Google est donc une nouvelle fois sanctionnée par l’UE pour ses pratiques d’abus de position dominante. On entend deux sons de cloches. Certains soulignent cette aubaine financière pour l’Europe et ses pays membres. D’autres s’enthousiasment de cette action qualifiée de politique qui mettrait de l’ordre dans la nouvelle économie, un nouveau monde sauvage dirait-on.
Aucune de ces lectures des sanctions de la Commission n’éclaire suffisamment la complexité des enjeux. Y voir une opportunité financière est tout simplement dégrader l’action de la Commission et c’est peu honorable pour les Etats membres supposés y trouver un intérêt immédiat dans le contexte post-Brexit. Et par ailleurs se féliciter béatement de la sanction est méconnaître la nature des changements de paradigmes qui influencent les relations entre les acteurs technologiques, économiques et commerciaux au cœur de ces éco-systèmes.
Il est temps d’avoir la clairvoyance de reconnaître l’installation durable et irréversible de nouveaux acteurs économiques qui de par leur modus operandi ont instauré de nouveaux rapports économiques pour la production de plus-values.
Les précurseurs qui laissent ouvert et libre l’accès à tout ou partie de leur innovations, acquièrent une position centrale, voire dominante, et leur développement en rhizome permet à une quantité d’autres acteurs d'émerger en tant que potentiels nœuds de développement.
La position dominante dont il est question est donc constitutive de la dynamique à l’œuvre. C’est ce développement nodal qui permet l’émergence des startups prestataires de services. Les innovations réalisées permettent d’ailleurs, entre autres, une gestion publique plus en phase avec les besoins et plus efficace, je pense notamment aux applications smart cities.
Demain, d’autres sociétés tomberont inévitablement sous le coup des sanctions. Se contenter de sanctionner sans entrer dans une logique collaborative avec les acteurs concernés pour favoriser l’élaboration de solutions, c’est prendre le risque de voir nos actions réduites à la recherche d’opportunités financières. Eviter cet écueil, c’est vouloir donner à l’Europe et à tous les Etats membres un rôle central à jouer pour une meilleure intégration démocratique de la nouvelle économie.

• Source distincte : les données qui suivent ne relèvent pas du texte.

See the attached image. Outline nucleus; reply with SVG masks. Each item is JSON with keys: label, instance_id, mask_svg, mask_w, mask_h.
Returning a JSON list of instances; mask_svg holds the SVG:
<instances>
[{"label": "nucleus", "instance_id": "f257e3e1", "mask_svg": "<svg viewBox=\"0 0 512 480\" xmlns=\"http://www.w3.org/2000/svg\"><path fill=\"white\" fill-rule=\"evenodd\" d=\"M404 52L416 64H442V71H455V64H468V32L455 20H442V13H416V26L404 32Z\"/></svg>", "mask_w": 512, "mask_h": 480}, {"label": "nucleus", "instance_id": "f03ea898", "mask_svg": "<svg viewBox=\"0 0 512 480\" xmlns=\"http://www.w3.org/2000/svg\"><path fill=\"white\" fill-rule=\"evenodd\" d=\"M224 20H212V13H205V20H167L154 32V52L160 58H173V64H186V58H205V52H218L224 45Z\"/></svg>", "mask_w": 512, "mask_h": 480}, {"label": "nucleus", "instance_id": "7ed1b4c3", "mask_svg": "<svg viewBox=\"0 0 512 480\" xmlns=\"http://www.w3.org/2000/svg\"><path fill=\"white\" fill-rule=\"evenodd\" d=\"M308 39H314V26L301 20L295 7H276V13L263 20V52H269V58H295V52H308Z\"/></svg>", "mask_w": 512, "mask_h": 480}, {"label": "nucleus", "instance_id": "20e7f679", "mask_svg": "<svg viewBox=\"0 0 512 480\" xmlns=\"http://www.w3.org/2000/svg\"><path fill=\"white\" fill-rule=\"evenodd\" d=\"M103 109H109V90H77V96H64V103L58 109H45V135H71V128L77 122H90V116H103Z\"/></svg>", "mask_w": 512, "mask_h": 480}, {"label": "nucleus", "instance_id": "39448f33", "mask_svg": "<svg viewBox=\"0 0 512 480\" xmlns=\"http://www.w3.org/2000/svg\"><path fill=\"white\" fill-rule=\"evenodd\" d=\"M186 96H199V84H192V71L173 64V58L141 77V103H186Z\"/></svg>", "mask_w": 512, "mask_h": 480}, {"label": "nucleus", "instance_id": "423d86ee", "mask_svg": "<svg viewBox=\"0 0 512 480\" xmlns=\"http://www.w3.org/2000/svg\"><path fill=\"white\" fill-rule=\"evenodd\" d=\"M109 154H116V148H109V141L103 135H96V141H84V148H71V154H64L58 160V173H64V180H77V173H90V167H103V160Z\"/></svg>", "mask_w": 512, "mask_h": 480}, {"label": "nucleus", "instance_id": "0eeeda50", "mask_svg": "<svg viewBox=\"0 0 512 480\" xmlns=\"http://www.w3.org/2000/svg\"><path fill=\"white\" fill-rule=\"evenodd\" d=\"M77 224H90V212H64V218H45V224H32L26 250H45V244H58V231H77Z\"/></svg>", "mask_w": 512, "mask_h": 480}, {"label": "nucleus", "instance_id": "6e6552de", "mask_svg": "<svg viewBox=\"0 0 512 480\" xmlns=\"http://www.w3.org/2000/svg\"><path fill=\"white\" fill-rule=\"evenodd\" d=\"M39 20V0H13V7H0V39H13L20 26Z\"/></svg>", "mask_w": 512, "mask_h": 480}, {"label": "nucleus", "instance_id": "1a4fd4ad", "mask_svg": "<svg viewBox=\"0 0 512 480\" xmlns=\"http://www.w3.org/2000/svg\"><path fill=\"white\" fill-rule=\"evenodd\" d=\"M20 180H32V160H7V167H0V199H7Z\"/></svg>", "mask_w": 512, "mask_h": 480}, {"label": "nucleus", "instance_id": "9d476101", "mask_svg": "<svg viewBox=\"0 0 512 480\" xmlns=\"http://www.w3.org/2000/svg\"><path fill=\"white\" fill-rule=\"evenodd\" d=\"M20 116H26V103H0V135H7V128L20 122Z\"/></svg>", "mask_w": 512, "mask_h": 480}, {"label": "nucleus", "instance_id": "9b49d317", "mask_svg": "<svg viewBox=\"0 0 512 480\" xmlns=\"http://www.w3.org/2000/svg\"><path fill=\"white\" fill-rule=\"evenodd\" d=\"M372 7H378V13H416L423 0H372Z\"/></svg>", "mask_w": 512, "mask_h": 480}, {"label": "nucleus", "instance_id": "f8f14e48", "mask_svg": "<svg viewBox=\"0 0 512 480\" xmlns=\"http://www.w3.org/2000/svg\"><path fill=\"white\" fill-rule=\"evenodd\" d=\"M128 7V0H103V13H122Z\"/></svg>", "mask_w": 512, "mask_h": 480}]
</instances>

Certes il faut réguler, réglementer. C’est le rôle de la Commission et l’Europe montre à quel point elle peut être leader en matière d’éthique démocratique et de protection des libertés individuelles dont la protection de la vie privée est un fondement. Le Règlement Général pour la Protection des Données (RGPD) en est exemplaire. Nous montrons ainsi notre capacité à mettre en place des contrepoids efficaces face aux excès de cette nouvelle économie. Car l’enjeu est aussi idéologique face à l’offensive des radicaux du néolibéralisme qui instrumentalisent la dynamique attractive de l’innovation au profit d’intérêts particuliers.